I realize you have become quite comfortable giving up rights and freedoms and weakening the Constitution because you believe it doesn't really affect you. I'm sure you believe that little "preemptive" strike and all of the chaos that has arisen from it is not only justified but somehow necessary, even though all independent sources (and event the Pentagon, GASP!) have agreed that this action was unwarranted and has only undermined our security as a nation and also our standing on the world stage. I understand. It's easier to believe what "they" tell you. I understand, I really do.

What a sigh of relief you must have expelled when the candidacy of John "McFriends" McCain was confirmed! No longer would you have to worry about change. Here was a chance to not only elect someone who would keep the same policies moving "forward," but, heck, he's a good friend, too! Of course, I would think (heaven forbid!) it would be better if he could decide just what it is he stands for. That seems to shift from day to day.

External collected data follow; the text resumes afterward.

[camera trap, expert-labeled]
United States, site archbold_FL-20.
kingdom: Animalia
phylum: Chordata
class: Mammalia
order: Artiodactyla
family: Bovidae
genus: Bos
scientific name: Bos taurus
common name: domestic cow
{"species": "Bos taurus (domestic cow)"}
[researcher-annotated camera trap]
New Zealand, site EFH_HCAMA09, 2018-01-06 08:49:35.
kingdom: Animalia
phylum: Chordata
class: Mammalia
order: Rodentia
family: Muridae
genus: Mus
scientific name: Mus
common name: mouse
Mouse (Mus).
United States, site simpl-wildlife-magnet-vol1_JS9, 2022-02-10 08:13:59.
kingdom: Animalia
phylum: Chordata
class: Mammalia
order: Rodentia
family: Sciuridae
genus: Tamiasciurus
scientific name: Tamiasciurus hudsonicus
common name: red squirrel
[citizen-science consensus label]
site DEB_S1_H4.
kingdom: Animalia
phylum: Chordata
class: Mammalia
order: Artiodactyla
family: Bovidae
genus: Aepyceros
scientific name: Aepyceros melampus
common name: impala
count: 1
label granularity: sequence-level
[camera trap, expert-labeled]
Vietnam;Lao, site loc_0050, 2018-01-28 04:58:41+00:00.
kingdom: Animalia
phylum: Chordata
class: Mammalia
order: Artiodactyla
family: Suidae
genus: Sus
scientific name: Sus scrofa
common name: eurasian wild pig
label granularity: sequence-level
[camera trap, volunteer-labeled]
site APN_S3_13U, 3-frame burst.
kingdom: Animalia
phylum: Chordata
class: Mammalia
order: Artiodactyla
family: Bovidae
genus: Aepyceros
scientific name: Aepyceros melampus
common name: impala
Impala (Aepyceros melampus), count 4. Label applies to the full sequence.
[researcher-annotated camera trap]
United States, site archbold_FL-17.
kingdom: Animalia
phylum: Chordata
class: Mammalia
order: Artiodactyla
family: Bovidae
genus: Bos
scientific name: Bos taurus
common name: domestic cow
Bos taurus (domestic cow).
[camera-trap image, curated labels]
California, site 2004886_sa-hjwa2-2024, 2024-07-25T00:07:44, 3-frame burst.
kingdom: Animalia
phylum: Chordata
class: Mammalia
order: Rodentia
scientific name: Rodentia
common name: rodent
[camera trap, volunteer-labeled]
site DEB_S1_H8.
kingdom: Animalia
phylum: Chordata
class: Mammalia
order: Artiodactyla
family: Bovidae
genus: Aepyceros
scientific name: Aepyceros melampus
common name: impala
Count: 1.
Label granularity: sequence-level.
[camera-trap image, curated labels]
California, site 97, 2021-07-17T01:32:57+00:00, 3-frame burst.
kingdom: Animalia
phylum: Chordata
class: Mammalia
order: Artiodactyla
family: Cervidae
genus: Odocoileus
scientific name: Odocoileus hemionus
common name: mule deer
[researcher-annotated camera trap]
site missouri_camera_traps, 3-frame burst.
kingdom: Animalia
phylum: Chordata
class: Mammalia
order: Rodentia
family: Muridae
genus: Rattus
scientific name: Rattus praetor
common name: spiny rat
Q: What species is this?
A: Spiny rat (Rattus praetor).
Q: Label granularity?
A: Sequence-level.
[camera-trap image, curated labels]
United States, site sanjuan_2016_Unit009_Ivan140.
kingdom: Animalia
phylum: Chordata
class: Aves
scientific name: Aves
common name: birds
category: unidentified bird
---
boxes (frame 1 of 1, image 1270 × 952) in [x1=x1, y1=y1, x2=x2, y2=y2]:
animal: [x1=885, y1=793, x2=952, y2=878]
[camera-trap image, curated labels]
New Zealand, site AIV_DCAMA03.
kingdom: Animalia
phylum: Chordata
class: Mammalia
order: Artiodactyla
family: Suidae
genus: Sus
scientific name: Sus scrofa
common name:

Part of the problem, my friends, with John "McFriends" McCain, is that, well, my good friends, the real John McCain died several years ago. Yes, friends, it's true. The last time he went through a campaign it was simply too much for his creaky old heart and he passed on to Valhalla. But, my friends, don't despair, the Republican party was able to create a modified clone using DNA from the original John "The Maverick" McCain, George W. Bush, and an extremely obedient and passive lap dog. It's really a marvel of science, which is really saying something for a party which eschews science so readily.

So, no hard feelings. I know how hard it is to face the future. However, I encourage you to embrace change and take a chance on the future. Let's move toward a future where America once again holds itself up to a higher standard and no longer says, "Why should we lead the way? No one else is doing it." Let's look to a future where America once again stands up and says, yes, we can (Wait, is that Obama's slogan? Hmm. That was unintentional, seriously.). When America sees the world out-competing it by manufacturing vehicles that get better mileage, have better warranties, and have higher levels of quality and performance it shouldn't say--as it does these days--"It's unfair, we should impose higher import taxes on those other cars!" No! America should say, "Oh, hell no. This won't stand!" And then they should flood the market with efficient, cost-effective, electric powered vehicles and alternatives to petroleum fuel to generate that electicity. They shouldn't whine and moan and say, as our President himself has done, "It's haaarrrd!" Of course it's hard! You think it wasn't hard to put a man on the moon before the end of the decade--in the effin' sixties?!?! Give me a break.

So, yeah, I understand. But get over it. Get over it and do the right thing. Horatio Alger is a myth. You are not going to be a rich CEO anytime soon and you are not going to benefit from all of the corporate welfare this administration has shoved down our throats. It ain't going to happen, friends. Quit thinking that if you elect a Democrat we will all live in sudden poverty where everything you have is taken away and given to poor brown people. This President came into office with a few trillion dollars in surplus. This surplus, coming from a Democratic administration, has been squandered until we are billions and billions of dollars in debt with several billion dollars a month going to feed the war in Iraq (unnecessary, unwarranted, and having nothing whatsoever to do with 9/11 or terrorism or anything else that might have been justified). This administration said the war would pay for itself and would result in really cheap oil prices ($20 per barrel, as a matter of fact). You see where that has gotten us, don't you? You're now paying approximately $3 more a gallon than when this administration came into office. And it's not going to get any better if we continue down the same path. And believe me, John "McFriends" McCain is exactly the same path--or worse.

I understand, yes, but I've changed my mind on one thing: It's not OK.